• Extract to read:
On an aside, what is a "Marxist interpretation" of geography?  All the countries on the map are either Red for liberated or different shades of red?


----------



## Cloud Cover (30 Nov 2006)

Edward Campbell said:
			
		

> Christmas!?! *Bah! Humbug!*
> 
> But: The spelling in this thread is atrocious.  :rage:  For shame!  :tsktsk:



I am also appauld with that.


----------



## cplcaldwell (30 Nov 2006)

I've been struggling with this a bit. 

*geo, +1* you got what I wanted to say nailed.

(Besides I asked my wife last night and she said virtually the same thing  )


----------



## a_majoor (30 Nov 2006)

Zell_Dietrich said:
			
		

> On an aside, what is a "Marxist interpretation" of geography?  All the countries on the map are either Red for liberated or different shades of red?



Bizzare as it sounds, Zell, a friend of mine who is in the post graduate geography program in Western claims this is actually the case with several of his profs over the years. Since geography encompasses human agency in the use and modification of geological structures and formations, Marxists can lay claim to this area of study. (I would be very interested to see a Marxist interpretation of *Geology*, however  ).

Not having studied geology since high school, I can hardly even imagine what this entails (it was bad enough studying economics in college, although I did have one "Chicago School" prof who came from Western to teach our class to even things out), although I suspect a lot of it has to do with how undefinable "historical forces" influence the settlement of the land and its use. History "should" be an antidote to this sort of thinking, but of course History is often taught from this sort of perspective as well.


----------



## cplcaldwell (30 Nov 2006)

Oh and Zell, 

Marxist Geography, you need to read David Harvey, Social Justice and the City  and Limits to Capital.


----------



## niner domestic (30 Nov 2006)

It would be interesting to see how many of the children who attended the parade, have "tanks" and such listed on their letters to Santa.  Even more interesting would be to see the breakdown of "tank" like toy sales in the immediate area , who would have been ** spoiler - for those who still believe in Santa, stop reading** purchased by the adults.  I'd be also interested in seeing the shelves of the dept store in situ, to see if they contain displays of military like toys, and if evident, ask why are these same people complaining about the parade not complaining about the toy sections?


----------



## Zell_Dietrich (30 Nov 2006)

cplcaldwell said:
			
		

> Oh and Zell,
> 
> Marxist Geography, you need to read David Harvey, Social Justice and the City  and Limits to Capital.



Thank you,  if I see them I'll give them a read through.  I'm kinda swamped right now with finals coming up and as annoying as it sounds I have to read The cruel Sea and I can't speed read it.  In an inverted rhythm and odd voice the book I find the book.  It is a great read,  I just have to do it slowly.

[Records of scene-based questions]

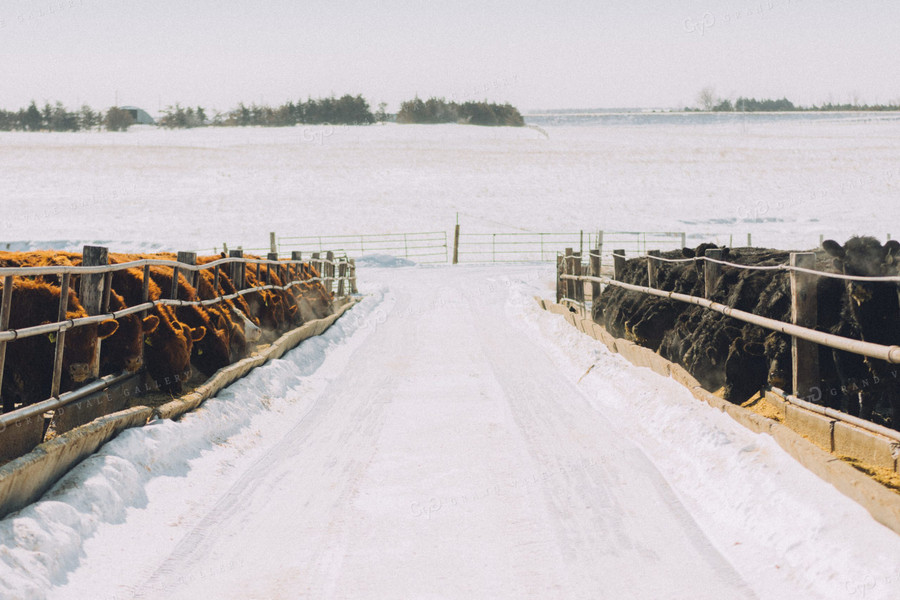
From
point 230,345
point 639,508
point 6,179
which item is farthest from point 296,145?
point 639,508

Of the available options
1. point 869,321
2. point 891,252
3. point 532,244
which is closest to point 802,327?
point 869,321

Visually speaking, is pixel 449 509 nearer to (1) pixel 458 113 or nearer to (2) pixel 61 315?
(2) pixel 61 315

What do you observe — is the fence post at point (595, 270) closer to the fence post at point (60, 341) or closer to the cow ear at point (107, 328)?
the cow ear at point (107, 328)

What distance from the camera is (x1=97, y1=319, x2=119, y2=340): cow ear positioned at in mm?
5949

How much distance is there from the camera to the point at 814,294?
6383 mm

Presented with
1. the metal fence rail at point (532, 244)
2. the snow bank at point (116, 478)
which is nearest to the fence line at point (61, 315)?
the snow bank at point (116, 478)

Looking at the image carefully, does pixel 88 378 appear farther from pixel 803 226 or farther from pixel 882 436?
pixel 803 226

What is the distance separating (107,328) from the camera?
19.7ft

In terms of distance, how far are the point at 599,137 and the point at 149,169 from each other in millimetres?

• What to do:
Answer these questions about the forum thread:
1. Which two works by David Harvey does cplcaldwell suggest reading on Marxist geography?
2. What book does Zell_Dietrich have to read for finals?
3. At which school is a_majoor's friend in the postgraduate geography program?

• Finished task:
1. Social Justice and the City and Limits to Capital.
2. The cruel Sea.
3. Western.